» Source passage
※ ※ ※

Dow v. Irwin
Decision Date | 12 January 1915 |
Docket Number | 1807. |
Parties | DOW v. IRWIN. |
Court | New Mexico Supreme Court |
On Motion for Rehearing, May 1, 1916.
Syllabus by the Court.
In the absence of legislative authorization, public policy forbids the garnishment of moneys due the creditors of a county whether the remedy by which it is sought to reach such funds is denominated legal or equitable.
In civil cases it is a well-recognized rule that questions not advanced on the original hearing will not be considered on the petition for rehearing.
Appeal from District Court, Chaves County; J. T. McClure, Judge.
Action by Hiram M. Dow against W. J. Irwin and another. From a judgment for plaintiff, defendant Irwin appeals. Reversed and remanded.
Gibbany & Epstein, of Roswell, for appellant.
W. A Dunn and Tomlinson Fort, both of Roswell, for appellee.
On the 28th day of July, 1913, E. S. Mundy recovered a judgment against W. J. Irwin, in the district court of Chaves county for $1,200. Later Mundy assigned the judgment to the appellant herein. An execution upon the judgment was issued and returned nulla bona by the sheriff of said county. Irwin had a contract with the county road board of Chaves county for the erection of a bridge in said county, and, after the bridge had been fully completed and accepted by said county there remained due Irwin, under said contract, the sum of $4,811.60. Before the amount due had been paid to Irwin, and after his contract had been completed and the bridge accepted by the county road board, appellee, Dow, instituted this action to subject said fund to the payment on his judgment. The complaint set up the foregoing facts in detail, and alleged that Irwin was insolvent; that appellee was without an adequate remedy at law, by which he could enforce the payment of said judgment. The county road board of Chaves county were made defendants, and the appellee asked for a decree, subjecting the moneys due from the county road board to Irwin, or so much thereof as was necessary to the payment of appellee's said judgment. The county road board answered, admitting that it was indebted to Irwin in the sum named in the complaint, and stated that it was ready and willing to pay into court the amount of its indebtedness to Irwin, or to pay the same to such parties as the court might order. Appellant also appeared in said action, and upon issue framed the cause was submitted to the court for trial. The court found for appellee, and ordered the county road board to pay into the hands of the clerk of the court, for the use and benefit of appellee, the amount of its judgment and costs of suit. From this judgment appellant appeals.

※ ※ ※

» Aim
Can you repeat the Dow v. Irwin opinion word for word, starting at "In civil cases" and ending at "Roswell, for appellant."?

※ ※ ※

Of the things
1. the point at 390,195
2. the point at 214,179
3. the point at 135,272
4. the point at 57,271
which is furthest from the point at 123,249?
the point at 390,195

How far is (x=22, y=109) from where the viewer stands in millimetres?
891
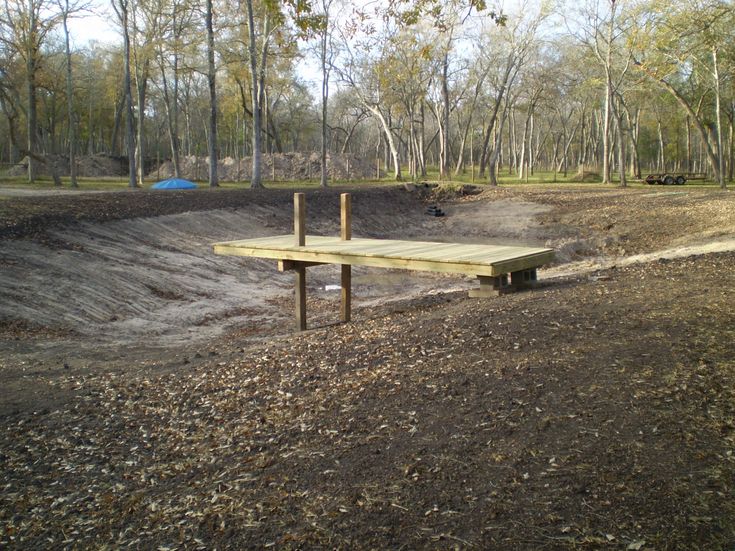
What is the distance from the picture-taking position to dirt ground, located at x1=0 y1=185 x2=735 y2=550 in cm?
355

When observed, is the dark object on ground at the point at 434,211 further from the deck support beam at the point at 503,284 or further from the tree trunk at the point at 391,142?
the deck support beam at the point at 503,284

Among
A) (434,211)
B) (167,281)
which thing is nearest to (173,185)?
(434,211)

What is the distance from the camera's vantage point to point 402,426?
469 centimetres

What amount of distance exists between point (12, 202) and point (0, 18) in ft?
64.0

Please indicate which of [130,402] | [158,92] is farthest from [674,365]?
[158,92]

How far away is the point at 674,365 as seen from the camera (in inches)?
204

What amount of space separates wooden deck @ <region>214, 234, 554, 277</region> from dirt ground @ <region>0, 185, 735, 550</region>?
48cm

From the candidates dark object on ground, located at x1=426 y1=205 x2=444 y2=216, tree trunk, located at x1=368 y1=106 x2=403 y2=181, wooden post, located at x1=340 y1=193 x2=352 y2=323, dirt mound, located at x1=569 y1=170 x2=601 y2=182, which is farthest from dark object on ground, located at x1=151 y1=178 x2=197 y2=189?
dirt mound, located at x1=569 y1=170 x2=601 y2=182

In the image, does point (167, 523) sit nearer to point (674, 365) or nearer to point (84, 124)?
point (674, 365)

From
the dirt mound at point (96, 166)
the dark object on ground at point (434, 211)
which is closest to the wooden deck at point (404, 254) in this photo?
the dark object on ground at point (434, 211)

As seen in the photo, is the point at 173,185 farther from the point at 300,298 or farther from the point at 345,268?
the point at 345,268

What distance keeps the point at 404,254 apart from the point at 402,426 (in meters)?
4.07

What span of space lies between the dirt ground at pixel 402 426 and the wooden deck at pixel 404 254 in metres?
0.48

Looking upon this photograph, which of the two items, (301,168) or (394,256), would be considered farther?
(301,168)
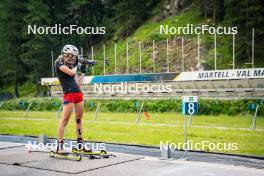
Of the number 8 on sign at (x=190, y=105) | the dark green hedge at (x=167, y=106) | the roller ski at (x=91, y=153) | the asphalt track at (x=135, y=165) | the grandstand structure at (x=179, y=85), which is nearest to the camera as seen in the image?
the asphalt track at (x=135, y=165)

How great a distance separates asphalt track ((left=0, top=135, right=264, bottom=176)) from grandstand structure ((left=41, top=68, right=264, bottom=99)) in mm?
23230

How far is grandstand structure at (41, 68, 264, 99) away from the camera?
3625 cm

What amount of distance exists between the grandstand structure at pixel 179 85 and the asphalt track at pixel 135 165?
23230mm

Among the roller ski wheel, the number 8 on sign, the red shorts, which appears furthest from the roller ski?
the number 8 on sign

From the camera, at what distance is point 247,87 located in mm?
37062

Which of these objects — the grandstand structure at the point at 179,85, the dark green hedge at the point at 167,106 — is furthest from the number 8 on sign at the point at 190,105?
the grandstand structure at the point at 179,85

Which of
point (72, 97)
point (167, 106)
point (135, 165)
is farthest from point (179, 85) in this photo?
point (135, 165)

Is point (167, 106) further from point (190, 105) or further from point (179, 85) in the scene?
point (190, 105)

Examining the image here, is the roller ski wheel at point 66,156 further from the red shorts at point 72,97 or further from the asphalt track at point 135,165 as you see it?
the red shorts at point 72,97

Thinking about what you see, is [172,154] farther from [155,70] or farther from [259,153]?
[155,70]

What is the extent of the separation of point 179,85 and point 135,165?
3474cm

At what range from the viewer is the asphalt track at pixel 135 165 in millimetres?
7512

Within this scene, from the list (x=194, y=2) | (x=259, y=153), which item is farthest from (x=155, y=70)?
(x=259, y=153)

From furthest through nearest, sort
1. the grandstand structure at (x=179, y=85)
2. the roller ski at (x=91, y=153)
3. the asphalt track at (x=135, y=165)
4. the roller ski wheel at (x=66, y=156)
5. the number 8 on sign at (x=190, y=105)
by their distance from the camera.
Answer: the grandstand structure at (x=179, y=85) < the number 8 on sign at (x=190, y=105) < the roller ski at (x=91, y=153) < the roller ski wheel at (x=66, y=156) < the asphalt track at (x=135, y=165)
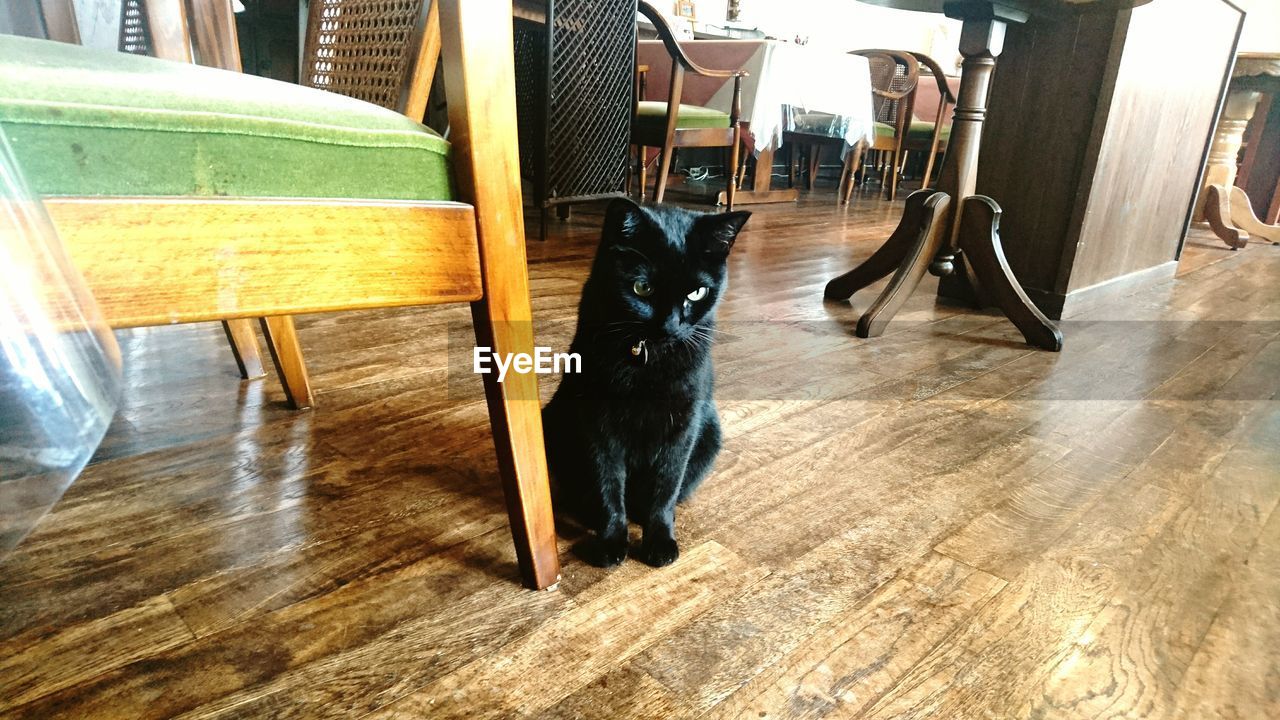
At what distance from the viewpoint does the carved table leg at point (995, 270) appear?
5.17ft

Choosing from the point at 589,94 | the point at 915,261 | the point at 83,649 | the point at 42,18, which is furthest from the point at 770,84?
the point at 83,649

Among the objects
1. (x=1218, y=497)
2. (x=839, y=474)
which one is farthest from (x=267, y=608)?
(x=1218, y=497)

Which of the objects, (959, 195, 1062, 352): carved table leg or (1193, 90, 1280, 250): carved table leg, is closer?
(959, 195, 1062, 352): carved table leg

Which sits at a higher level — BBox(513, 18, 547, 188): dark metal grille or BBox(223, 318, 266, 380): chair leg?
BBox(513, 18, 547, 188): dark metal grille

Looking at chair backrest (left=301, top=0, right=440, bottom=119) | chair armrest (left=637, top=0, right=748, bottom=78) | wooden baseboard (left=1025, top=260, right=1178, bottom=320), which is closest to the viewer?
chair backrest (left=301, top=0, right=440, bottom=119)

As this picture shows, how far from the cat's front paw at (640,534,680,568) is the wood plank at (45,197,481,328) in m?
0.34

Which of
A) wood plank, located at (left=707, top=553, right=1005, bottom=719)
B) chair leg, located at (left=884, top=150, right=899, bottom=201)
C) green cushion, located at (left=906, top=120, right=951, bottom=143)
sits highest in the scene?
green cushion, located at (left=906, top=120, right=951, bottom=143)

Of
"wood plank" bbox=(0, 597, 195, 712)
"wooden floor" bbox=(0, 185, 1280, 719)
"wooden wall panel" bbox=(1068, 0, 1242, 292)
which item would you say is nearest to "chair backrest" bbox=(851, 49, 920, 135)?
"wooden wall panel" bbox=(1068, 0, 1242, 292)

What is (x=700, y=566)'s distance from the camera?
0.73 m

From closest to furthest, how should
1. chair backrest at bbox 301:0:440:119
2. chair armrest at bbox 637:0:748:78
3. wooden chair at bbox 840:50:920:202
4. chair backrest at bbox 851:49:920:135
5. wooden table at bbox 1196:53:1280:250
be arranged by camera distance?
1. chair backrest at bbox 301:0:440:119
2. chair armrest at bbox 637:0:748:78
3. wooden table at bbox 1196:53:1280:250
4. chair backrest at bbox 851:49:920:135
5. wooden chair at bbox 840:50:920:202

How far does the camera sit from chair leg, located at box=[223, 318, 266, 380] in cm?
112

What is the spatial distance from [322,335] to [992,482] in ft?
3.98

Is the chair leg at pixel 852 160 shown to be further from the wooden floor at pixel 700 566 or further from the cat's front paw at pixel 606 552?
the cat's front paw at pixel 606 552

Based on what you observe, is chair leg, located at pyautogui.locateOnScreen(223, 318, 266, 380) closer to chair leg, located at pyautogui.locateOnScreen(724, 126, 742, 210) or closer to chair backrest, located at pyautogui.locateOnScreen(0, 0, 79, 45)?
chair backrest, located at pyautogui.locateOnScreen(0, 0, 79, 45)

※ ※ ※

» Answer for the task
In civil cases it is a well-recognized rule that questions not advanced on the original hearing will not be considered on the petition for rehearing.
Appeal from District Court, Chaves County; J. T. McClure, Judge.
Action by Hiram M. Dow against W. J. Irwin and another. From a judgment for plaintiff, defendant Irwin appeals. Reversed and remanded.
Gibbany & Epstein, of Roswell, for appellant.